=== Begin Enclosure ===

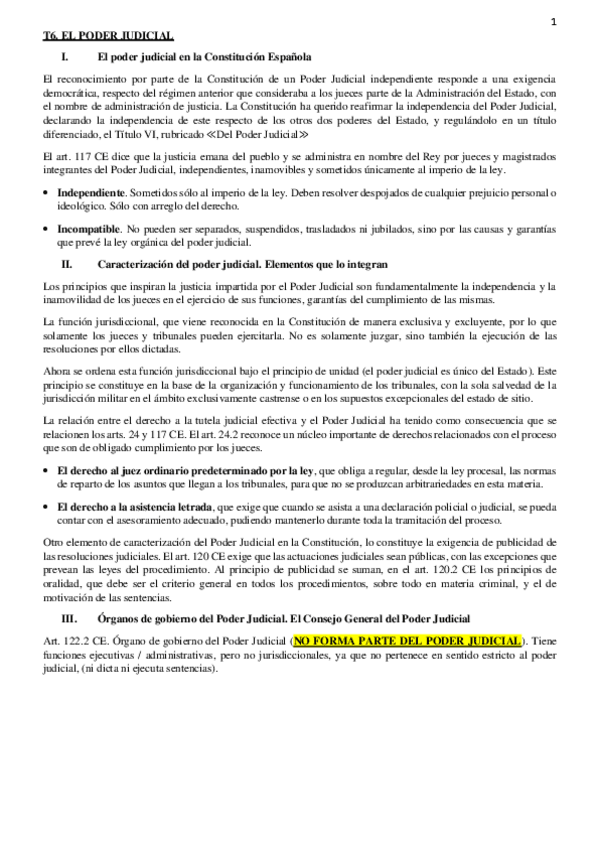 1

T6. EL PODER JUDICIAL

I. El poder judicial en la Constitución Española

El reconocimiento por parte de la Constitución de un Poder Judicial independiente responde a una exigencia democrática, respecto del régimen anterior que consideraba a los jueces parte de la Administración del Estado, con el nombre de administración de justicia. La Constitución ha querido reafirmar la independencia del Poder Judicial, declarando la independencia de este respecto de los otros dos poderes del Estado, y regulándolo en un título diferenciado, el Título VI, rubricado ≪Del Poder Judicial≫

El art. 117 CE dice que la justicia emana del pueblo y se administra en nombre del Rey por jueces y magistrados integrantes del Poder Judicial, independientes, inamovibles y sometidos únicamente al imperio de la ley.

• Independiente. Sometidos sólo al imperio de la ley. Deben resolver despojados de cualquier prejuicio personal o ideológico. Sólo con arreglo del derecho.

• Incompatible. No pueden ser separados, suspendidos, trasladados ni jubilados, sino por las causas y garantías que prevé la ley orgánica del poder judicial.

II. Caracterización del poder judicial. Elementos que lo integran

Los principios que inspiran la justicia impartida por el Poder Judicial son fundamentalmente la independencia y la inamovilidad de los jueces en el ejercicio de sus funciones, garantías del cumplimiento de las mismas.

La función jurisdiccional, que viene reconocida en la Constitución de manera exclusiva y excluyente, por lo que solamente los jueces y tribunales pueden ejercitarla. No es solamente juzgar, sino también la ejecución de las resoluciones por ellos dictadas.

Ahora se ordena esta función jurisdiccional bajo el principio de unidad (el poder judicial es único del Estado). Este principio se constituye en la base de la organización y funcionamiento de los tribunales, con la sola salvedad de la jurisdicción militar en el ámbito exclusivamente castrense o en los supuestos excepcionales del estado de sitio.

La relación entre el derecho a la tutela judicial efectiva y el Poder Judicial ha tenido como consecuencia que se relacionen los arts. 24 y 117 CE. El art. 24.2 reconoce un núcleo importante de derechos relacionados con el proceso que son de obligado cumplimiento por los jueces.

• El derecho al juez ordinario predeterminado por la ley, que obliga a regular, desde la ley procesal, las normas de reparto de los asuntos que llegan a los tribunales, para que no se produzcan arbitrariedades en esta materia.

• El derecho a la asistencia letrada, que exige que cuando se asista a una declaración policial o judicial, se pueda contar con el asesoramiento adecuado, pudiendo mantenerlo durante toda la tramitación del proceso.

Otro elemento de caracterización del Poder Judicial en la Constitución, lo constituye la exigencia de publicidad de las resoluciones judiciales. El art. 120 CE exige que las actuaciones judiciales sean públicas, con las excepciones que prevean las leyes del procedimiento. Al principio de publicidad se suman, en el art. 120.2 CE los principios de oralidad, que debe ser el criterio general en todos los procedimientos, sobre todo en materia criminal, y el de motivación de las sentencias.

III. Órganos de gobierno del Poder Judicial. El Consejo General del Poder Judicial

Art. 122.2 CE. Órgano de gobierno del Poder Judicial (NO FORMA PARTE DEL PODER JUDICIAL). Tiene funciones ejecutivas / administrativas, pero no jurisdiccionales, ya que no pertenece en sentido estricto al poder judicial, (ni dicta ni ejecuta sentencias).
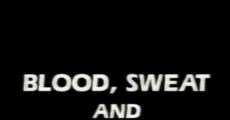 BLOOD, SWEAT
AND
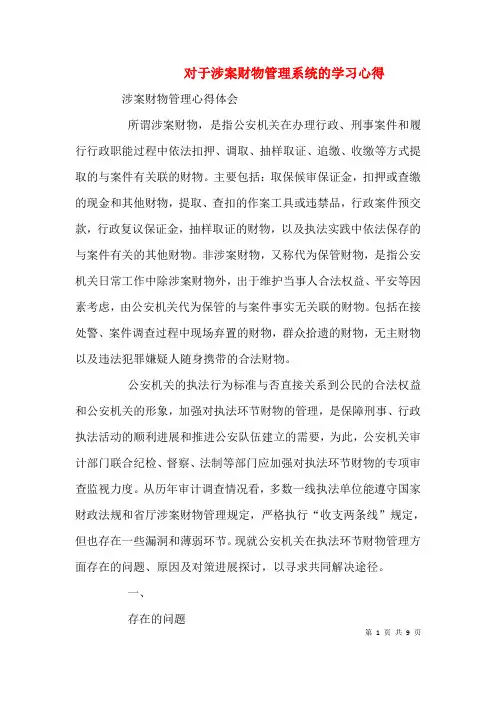 对于涉案财物管理系统的学习心得

涉案财物管理心得体会

所谓涉案财物，是指公安机关在办理行政、刑事案件和履行行政职能过程中依法扣押、调取、抽样取证、追缴、收缴等方式提取的与案件有关联的财物。主要包括：取保候审保证金，扣押或查缴的现金和其他财物，提取、查扣的作案工具或违禁品，行政案件预交款，行政复议保证金，抽样取证的财物，以及执法实践中依法保存的与案件有关的其他财物。非涉案财物，又称代为保管财物，是指公安机关日常工作中除涉案财物外，出于维护当事人合法权益、平安等因素考虑，由公安机关代为保管的与案件事实无关联的财物。包括在接处警、案件调查过程中现场弃置的财物，群众拾遗的财物，无主财物以及违法犯罪嫌疑人随身携带的合法财物。

公安机关的执法行为标准与否直接关系到公民的合法权益和公安机关的形象，加强对执法环节财物的管理，是保障刑事、行政执法活动的顺利进展和推进公安队伍建立的需要，为此，公安机关审计部门联合纪检、督察、法制等部门应加强对执法环节财物的专项审查监视力度。从历年审计调查情况看，多数一线执法单位能遵守国家财政法规和省厅涉案财物管理规定，严格执行“收支两条线”规定，但也存在一些漏洞和薄弱环节。现就公安机关在执法环节财物管理方面存在的问题、原因及对策进展探讨，以寻求共同解决途径。

一、

存在的问题

第 1 页 共 9 页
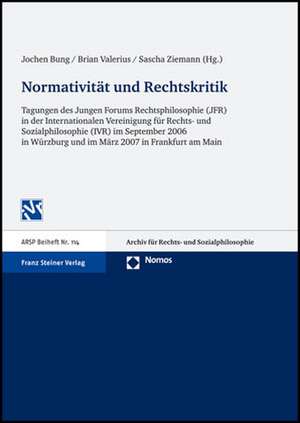 Jochen Bung / Brian Valerius / Sascha Ziemann (Hg.)

Normativität und Rechtskritik

Tagungen des Jungen Forums Rechtsphilosophie (JFR) in der Internationalen Vereinigung für Rechts- und Sozialphilosophie (IVR) im September 2006 in Würzburg und im März 2007 in Frankfurt am Main

ARSP Beiheft Nr. 114

Archiv für Rechts- und Sozialphilosophie

Franz Steiner Verlag

Nomos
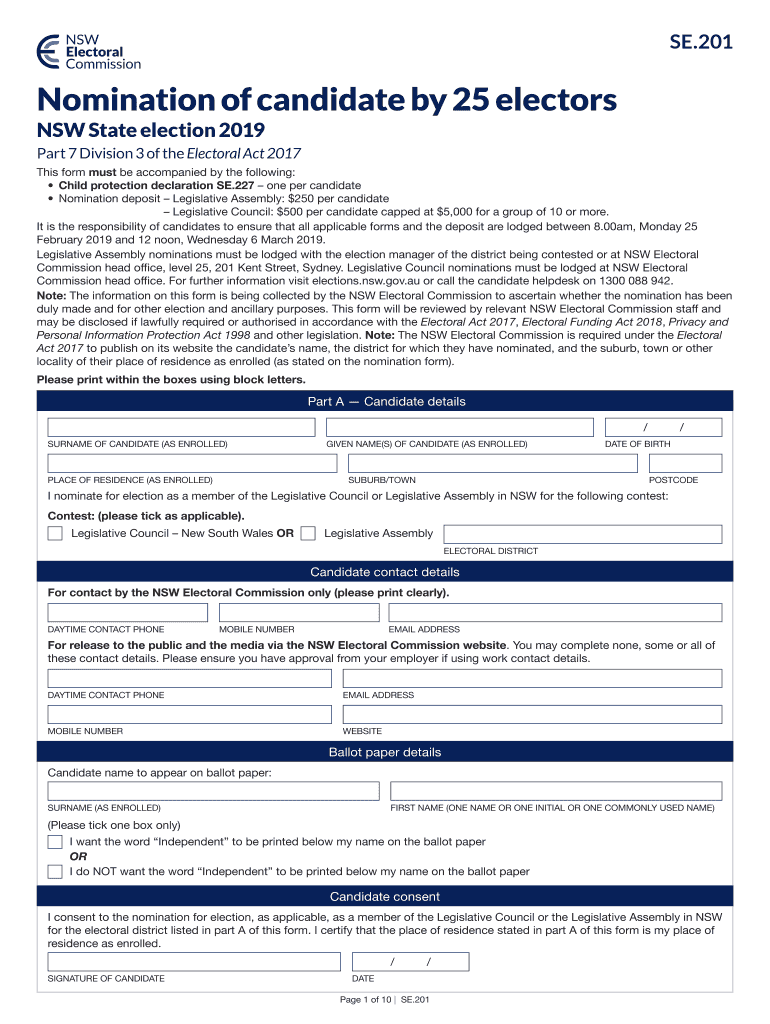 NSW Electoral Commission

SE.201

Nomination of candidate by 25 electors

NSW State election 2019

Part 7 Division 3 of the Electoral Act 2017

This form must be accompanied by the following:
• Child protection declaration SE.227 – one per candidate
• Nomination deposit – Legislative Assembly: $250 per candidate
– Legislative Council: $500 per candidate capped at $5,000 for a group of 10 or more.

It is the responsibility of candidates to ensure that all applicable forms and the deposit are lodged between 8.00am, Monday 25 February 2019 and 12 noon, Wednesday 6 March 2019.

Legislative Assembly nominations must be lodged with the election manager of the district being contested or at NSW Electoral Commission head office, level 25, 201 Kent Street, Sydney. Legislative Council nominations must be lodged at NSW Electoral Commission head office. For further information visit elections.nsw.gov.au or call the candidate helpdesk on 1300 088 942.

Note: The information on this form is being collected by the NSW Electoral Commission to ascertain whether the nomination has been duly made and for other election and ancillary purposes. This form will be reviewed by relevant NSW Electoral Commission staff and may be disclosed if lawfully required or authorised in accordance with the Electoral Act 2017, Electoral Funding Act 2018, Privacy and Personal Information Protection Act 1998 and other legislation. Note: The NSW Electoral Commission is required under the Electoral Act 2017 to publish on its website the candidate's name, the district for which they have nominated, and the suburb, town or other locality of their place of residence as enrolled (as stated on the nomination form).

Please print within the boxes using block letters.

Part A — Candidate details

/ /

SURNAME OF CANDIDATE (AS ENROLLED) GIVEN NAME(S) OF CANDIDATE (AS ENROLLED) DATE OF BIRTH

PLACE OF RESIDENCE (AS ENROLLED) SUBURB/TOWN POSTCODE

I nominate for election as a member of the Legislative Council or Legislative Assembly in NSW for the following contest:

Contest: (please tick as applicable).

Legislative Council – New South Wales OR Legislative Assembly

ELECTORAL DISTRICT

Candidate contact details

For contact by the NSW Electoral Commission only (please print clearly).

DAYTIME CONTACT PHONE MOBILE NUMBER EMAIL ADDRESS

For release to the public and the media via the NSW Electoral Commission website. You may complete none, some or all of these contact details. Please ensure you have approval from your employer if using work contact details.

DAYTIME CONTACT PHONE EMAIL ADDRESS

MOBILE NUMBER WEBSITE

Ballot paper details

Candidate name to appear on ballot paper:

SURNAME (AS ENROLLED) FIRST NAME (ONE NAME OR ONE INITIAL OR ONE COMMONLY USED NAME)

(Please tick one box only)

I want the word "Independent" to be printed below my name on the ballot paper
OR
I do NOT want the word "Independent" to be printed below my name on the ballot paper

Candidate consent

I consent to the nomination for election, as applicable, as a member of the Legislative Council or the Legislative Assembly in NSW for the electoral district listed in part A of this form. I certify that the place of residence stated in part A of this form is my place of residence as enrolled.

/ /

SIGNATURE OF CANDIDATE DATE

Page 1 of 10 | SE.201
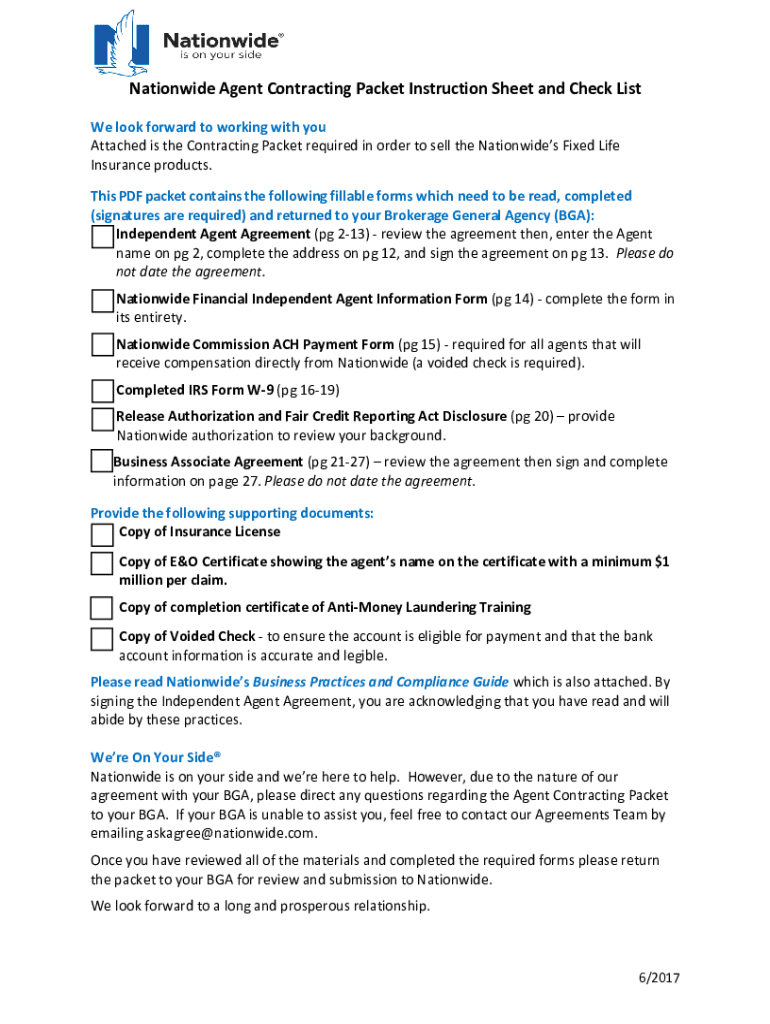 Nationwide®
is on your side

Nationwide Agent Contracting Packet Instruction Sheet and Check List

We look forward to working with you
Attached is the Contracting Packet required in order to sell the Nationwide's Fixed Life Insurance products.

This PDF packet contains the following fillable forms which need to be read, completed (signatures are required) and returned to your Brokerage General Agency (BGA):

Independent Agent Agreement (pg 2-13) - review the agreement then, enter the Agent name on pg 2, complete the address on pg 12, and sign the agreement on pg 13. Please do not date the agreement.

Nationwide Financial Independent Agent Information Form (pg 14) - complete the form in its entirety.

Nationwide Commission ACH Payment Form (pg 15) - required for all agents that will receive compensation directly from Nationwide (a voided check is required).

Completed IRS Form W-9 (pg 16-19)

Release Authorization and Fair Credit Reporting Act Disclosure (pg 20) – provide Nationwide authorization to review your background.

Business Associate Agreement (pg 21-27) – review the agreement then sign and complete information on page 27. Please do not date the agreement.

Provide the following supporting documents:

Copy of Insurance License

Copy of E&O Certificate showing the agent's name on the certificate with a minimum $1 million per claim.

Copy of completion certificate of Anti-Money Laundering Training

Copy of Voided Check - to ensure the account is eligible for payment and that the bank account information is accurate and legible.

Please read Nationwide's Business Practices and Compliance Guide which is also attached. By signing the Independent Agent Agreement, you are acknowledging that you have read and will abide by these practices.

We're On Your Side®
Nationwide is on your side and we're here to help. However, due to the nature of our agreement with your BGA, please direct any questions regarding the Agent Contracting Packet to your BGA. If your BGA is unable to assist you, feel free to contact our Agreements Team by emailing askagree@nationwide.com.

Once you have reviewed all of the materials and completed the required forms please return the packet to your BGA for review and submission to Nationwide.

We look forward to a long and prosperous relationship.

6/2017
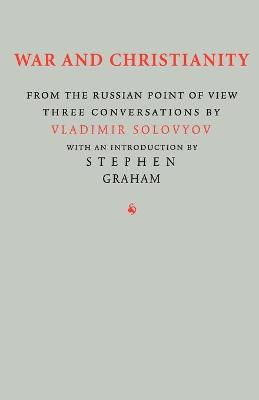 WAR AND CHRISTIANITY

FROM THE RUSSIAN POINT OF VIEW
THREE CONVERSATIONS BY
VLADIMIR SOLOVYOV
WITH AN INTRODUCTION BY
STEPHEN
GRAHAM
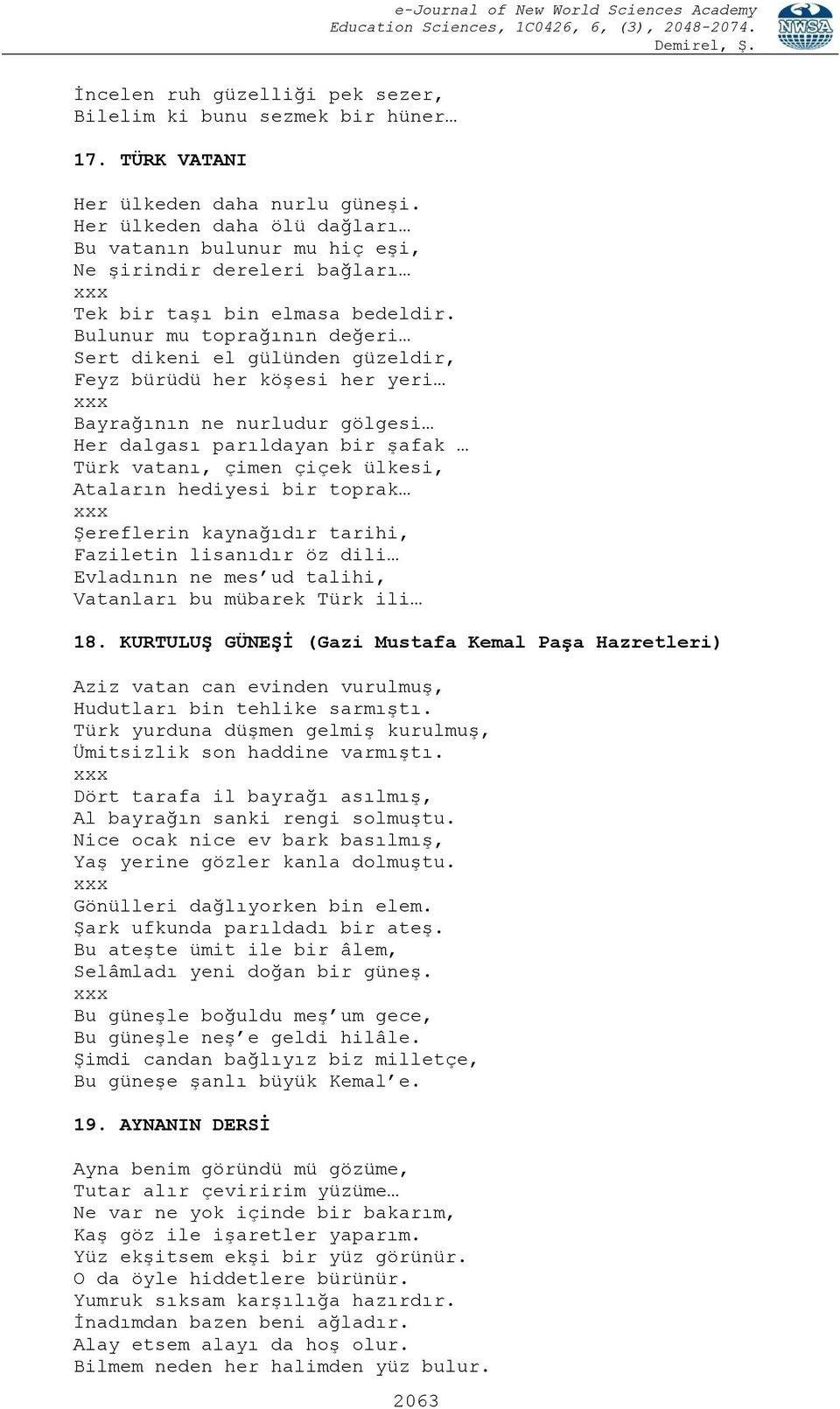 e-Journal of New World Sciences Academy
Education Sciences, 1C0426, 6, (3), 2048-2074.
Demirel, Ş.

NWSA

İncelen ruh güzelliği pek sezer,
Bilelim ki bunu sezmek bir hüner…

17. TÜRK VATANI

Her ülkeden daha nurlu güneşi.
Her ülkeden daha ölü dağları…
Bu vatanın bulunur mu hiç eşi,
Ne şirindir dereleri bağları…
xxx
Tek bir taşı bin elmasa bedeldir.
Bulunur mu toprağının değeri…
Sert dikeni el gülünden güzeldir,
Feyz bürüdü her köşesi her yeri…
xxx
Bayrağının ne nurludur gölgesi…
Her dalgası parıldayan bir şafak …
Türk vatanı, çimen çiçek ülkesi,
Ataların hediyesi bir toprak…
xxx
Şereflerin kaynağıdır tarihi,
Faziletin lisanıdır öz dili…
Evladının ne mes’ud talihi,
Vatanları bu mübarek Türk ili…

18. KURTULUŞ GÜNEŞİ (Gazi Mustafa Kemal Paşa Hazretleri)

Aziz vatan can evinden vurulmuş,
Hudutları bin tehlike sarmıştı.
Türk yurduna düşmen gelmiş kurulmuş,
Ümitsizlik son haddine varmıştı.
xxx
Dört tarafa il bayrağı asılmış,
Al bayrağın sanki rengi solmuştu.
Nice ocak nice ev bark basılmış,
Yaş yerine gözler kanla dolmuştu.
xxx
Gönülleri dağlıyorken bin elem.
Şark ufkunda parıldadı bir ateş.
Bu ateşte ümit ile bir âlem,
Selâmladı yeni doğan bir güneş.
xxx
Bu güneşle boğuldu meş’um gece,
Bu güneşle neş’e geldi hilâle.
Şimdi candan bağlıyız biz milletçe,
Bu güneşe şanlı büyük Kemal’e.

19. AYNANIN DERSİ

Ayna benim göründü mü gözüme,
Tutar alır çeviririm yüzüme…
Ne var ne yok içinde bir bakarım,
Kaş göz ile işaretler yaparım.
Yüz ekşitsem ekşi bir yüz görünür.
O da öyle hiddetlere bürünür.
Yumruk sıksam karşılığa hazırdır.
İnadımdan bazen beni ağladır.
Alay etsem alayı da hoş olur.
Bilmem neden her halimden yüz bulur.

2063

=== End Enclosure ===

• _EXERCISE DIRECTIONS_
Only the lines above from the line containing "en esta materia." through the line containing "tramitación del proceso." should be retyped, exactly and with both ends included.

• _SOLUTION TO THE EXERCISE_
• El derecho al juez ordinario predeterminado por la ley, que obliga a regular, desde la ley procesal, las normas de reparto de los asuntos que llegan a los tribunales, para que no se produzcan arbitrariedades en esta materia.

• El derecho a la asistencia letrada, que exige que cuando se asista a una declaración policial o judicial, se pueda contar con el asesoramiento adecuado, pudiendo mantenerlo durante toda la tramitación del proceso.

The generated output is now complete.